Hi,

I am working on fungal isolates from deep-sea sediments. It is debated on whether these isolates are haploid or diploid. I was wondering if there was a way to determine if they were either haploid or diploid using some type of bioinformatics tool.

I did try assembling the genome using both SPAdes and diploid SPAdes. Diploid SPAdes seems to be the better assembly, but I do not think this means I can ultimately say that these fungi are diploid.

Thanks in advance for your help!

You might try to analyze the kmer distribution from your reads. For this, you might use

• KmerGenie: http://kmergenie.bx.psu.edu/ , or
• Jellyfish: http://www.cbcb.umd.edu/software/jellyfish/

and count your kmers for a few different kmer lengths, e.g. 17mers as in the example.

Then, you would need to plot your data as in the figure below. X-axis: kmer depth, how often each kmer is counted, Y-axis: frequency, how many individual kmers are counted with this kmer depth.

The example is taken from the quinoa genome sequence by Zou et al. (2017). Quinoa is tetraploid. The graph is typical for a tetraploid organism as it has two peaks, a diploid and a tetraploid peak. A diploid organism would only have one peak,

You should check what it looks like for your species. Best luck!

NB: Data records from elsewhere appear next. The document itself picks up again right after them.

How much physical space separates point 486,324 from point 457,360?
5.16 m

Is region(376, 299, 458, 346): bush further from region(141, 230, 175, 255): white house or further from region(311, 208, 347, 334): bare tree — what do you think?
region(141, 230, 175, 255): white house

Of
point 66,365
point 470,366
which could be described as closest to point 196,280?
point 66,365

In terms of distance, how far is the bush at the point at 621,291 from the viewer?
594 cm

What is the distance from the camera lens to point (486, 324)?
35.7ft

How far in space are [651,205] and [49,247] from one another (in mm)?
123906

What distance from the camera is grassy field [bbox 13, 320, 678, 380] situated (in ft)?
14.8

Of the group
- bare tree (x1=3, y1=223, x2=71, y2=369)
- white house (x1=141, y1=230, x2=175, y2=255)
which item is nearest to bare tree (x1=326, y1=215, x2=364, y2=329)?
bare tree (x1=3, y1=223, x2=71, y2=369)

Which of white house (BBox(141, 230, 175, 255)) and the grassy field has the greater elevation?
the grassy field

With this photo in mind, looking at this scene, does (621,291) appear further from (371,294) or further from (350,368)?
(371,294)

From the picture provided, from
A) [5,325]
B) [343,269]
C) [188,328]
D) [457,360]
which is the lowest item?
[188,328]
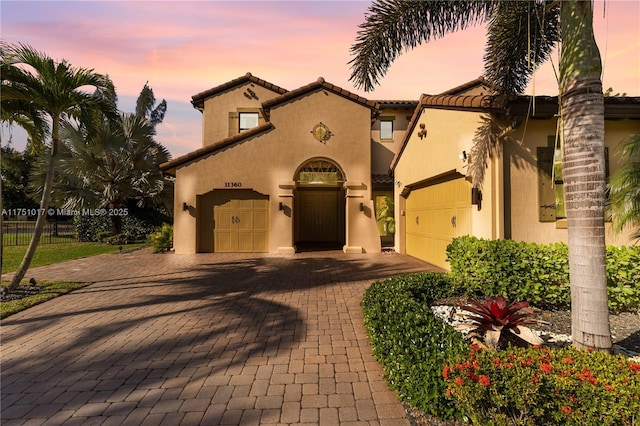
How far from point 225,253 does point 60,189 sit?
1137 cm

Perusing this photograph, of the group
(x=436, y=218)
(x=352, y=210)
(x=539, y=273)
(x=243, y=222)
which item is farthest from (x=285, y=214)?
(x=539, y=273)

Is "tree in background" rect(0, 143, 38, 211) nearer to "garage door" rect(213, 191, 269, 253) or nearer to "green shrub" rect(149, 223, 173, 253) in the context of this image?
"green shrub" rect(149, 223, 173, 253)

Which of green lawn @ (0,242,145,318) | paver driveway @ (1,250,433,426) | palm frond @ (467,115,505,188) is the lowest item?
paver driveway @ (1,250,433,426)

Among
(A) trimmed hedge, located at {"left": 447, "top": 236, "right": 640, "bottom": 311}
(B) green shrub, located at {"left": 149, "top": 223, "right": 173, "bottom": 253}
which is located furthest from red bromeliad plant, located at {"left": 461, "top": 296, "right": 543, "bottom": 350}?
(B) green shrub, located at {"left": 149, "top": 223, "right": 173, "bottom": 253}

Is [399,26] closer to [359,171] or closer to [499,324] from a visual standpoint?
[499,324]

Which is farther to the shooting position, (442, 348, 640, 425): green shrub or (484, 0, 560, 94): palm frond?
(484, 0, 560, 94): palm frond

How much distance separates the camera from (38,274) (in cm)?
936

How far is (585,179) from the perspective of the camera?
3391mm

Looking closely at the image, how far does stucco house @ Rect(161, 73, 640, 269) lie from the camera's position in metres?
6.58

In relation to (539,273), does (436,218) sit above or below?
above

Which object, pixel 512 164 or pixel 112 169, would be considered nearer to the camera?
pixel 512 164

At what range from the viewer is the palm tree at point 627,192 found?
535 centimetres

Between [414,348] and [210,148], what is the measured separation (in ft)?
42.1

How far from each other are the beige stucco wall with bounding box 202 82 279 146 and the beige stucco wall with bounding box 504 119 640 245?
1478cm
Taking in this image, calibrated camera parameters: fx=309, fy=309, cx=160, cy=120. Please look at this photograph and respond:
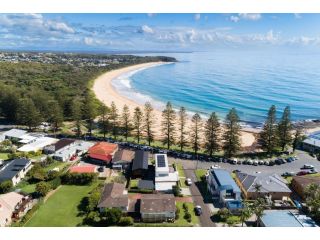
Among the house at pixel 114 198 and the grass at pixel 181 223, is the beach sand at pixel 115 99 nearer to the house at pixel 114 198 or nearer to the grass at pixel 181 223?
the house at pixel 114 198

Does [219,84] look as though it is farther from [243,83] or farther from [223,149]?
[223,149]

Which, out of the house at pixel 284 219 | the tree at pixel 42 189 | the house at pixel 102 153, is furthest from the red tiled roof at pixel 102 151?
the house at pixel 284 219

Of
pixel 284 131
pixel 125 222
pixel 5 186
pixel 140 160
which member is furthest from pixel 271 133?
pixel 5 186

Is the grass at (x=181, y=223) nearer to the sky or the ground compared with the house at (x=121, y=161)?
nearer to the ground

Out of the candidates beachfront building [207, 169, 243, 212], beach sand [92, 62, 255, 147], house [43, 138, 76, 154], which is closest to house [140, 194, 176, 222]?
beachfront building [207, 169, 243, 212]

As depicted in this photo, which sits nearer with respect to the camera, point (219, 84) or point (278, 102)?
point (278, 102)

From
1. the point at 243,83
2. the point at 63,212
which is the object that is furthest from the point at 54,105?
the point at 243,83
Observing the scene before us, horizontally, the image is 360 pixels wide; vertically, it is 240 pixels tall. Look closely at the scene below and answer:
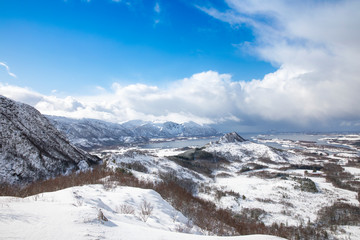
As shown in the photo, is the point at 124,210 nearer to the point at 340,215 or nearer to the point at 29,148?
the point at 29,148

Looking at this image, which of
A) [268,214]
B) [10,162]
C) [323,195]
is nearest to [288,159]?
[323,195]

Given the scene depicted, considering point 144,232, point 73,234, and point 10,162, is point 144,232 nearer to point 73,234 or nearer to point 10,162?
point 73,234

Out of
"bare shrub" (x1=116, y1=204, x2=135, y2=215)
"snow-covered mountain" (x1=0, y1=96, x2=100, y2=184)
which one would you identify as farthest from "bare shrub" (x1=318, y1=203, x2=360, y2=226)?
"snow-covered mountain" (x1=0, y1=96, x2=100, y2=184)

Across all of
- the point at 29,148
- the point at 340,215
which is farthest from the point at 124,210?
the point at 340,215

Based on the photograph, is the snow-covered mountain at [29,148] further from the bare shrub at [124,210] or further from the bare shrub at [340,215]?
the bare shrub at [340,215]

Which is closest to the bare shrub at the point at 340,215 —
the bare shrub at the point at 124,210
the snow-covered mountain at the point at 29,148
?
the bare shrub at the point at 124,210

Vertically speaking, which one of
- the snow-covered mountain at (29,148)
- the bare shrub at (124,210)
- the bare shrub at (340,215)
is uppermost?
the snow-covered mountain at (29,148)

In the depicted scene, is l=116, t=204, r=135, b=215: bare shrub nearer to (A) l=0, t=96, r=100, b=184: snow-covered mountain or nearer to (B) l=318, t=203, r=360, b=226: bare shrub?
(A) l=0, t=96, r=100, b=184: snow-covered mountain

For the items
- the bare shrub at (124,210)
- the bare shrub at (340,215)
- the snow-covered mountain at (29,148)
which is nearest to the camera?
the bare shrub at (124,210)
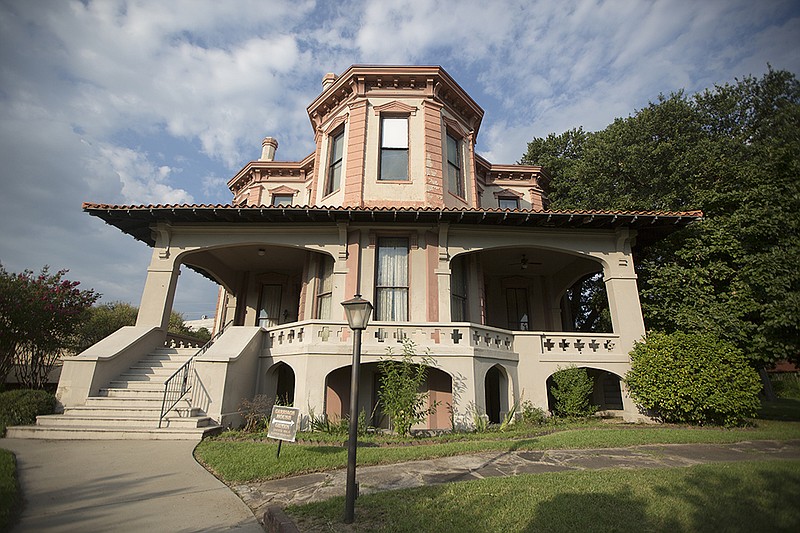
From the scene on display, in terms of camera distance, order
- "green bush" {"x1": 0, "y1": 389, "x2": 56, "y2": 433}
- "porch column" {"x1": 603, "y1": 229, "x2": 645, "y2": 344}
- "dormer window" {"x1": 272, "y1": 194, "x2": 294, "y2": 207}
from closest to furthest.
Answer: "green bush" {"x1": 0, "y1": 389, "x2": 56, "y2": 433}, "porch column" {"x1": 603, "y1": 229, "x2": 645, "y2": 344}, "dormer window" {"x1": 272, "y1": 194, "x2": 294, "y2": 207}

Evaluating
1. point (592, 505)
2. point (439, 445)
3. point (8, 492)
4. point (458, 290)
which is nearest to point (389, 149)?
point (458, 290)

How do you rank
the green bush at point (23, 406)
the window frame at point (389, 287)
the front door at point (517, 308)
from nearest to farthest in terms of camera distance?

Given that you have assemblies already and provided your strains are heterozygous wild strains (and not homozygous lab "wildtypes"), you can map the reads back to your assembly and predict variants on the assemblies. In haploids, you'd expect very few variants, in diploids many heterozygous mutations with an allele frequency distribution close to 50%. You can read this information directly in the vcf file from the variant caller and process it in Excel.

Using this, you can resolve up to tetraploidy, potentially even hexaploidy. I can't find the reference, though...

Probably not less work than toheitka's solution, but a different approach.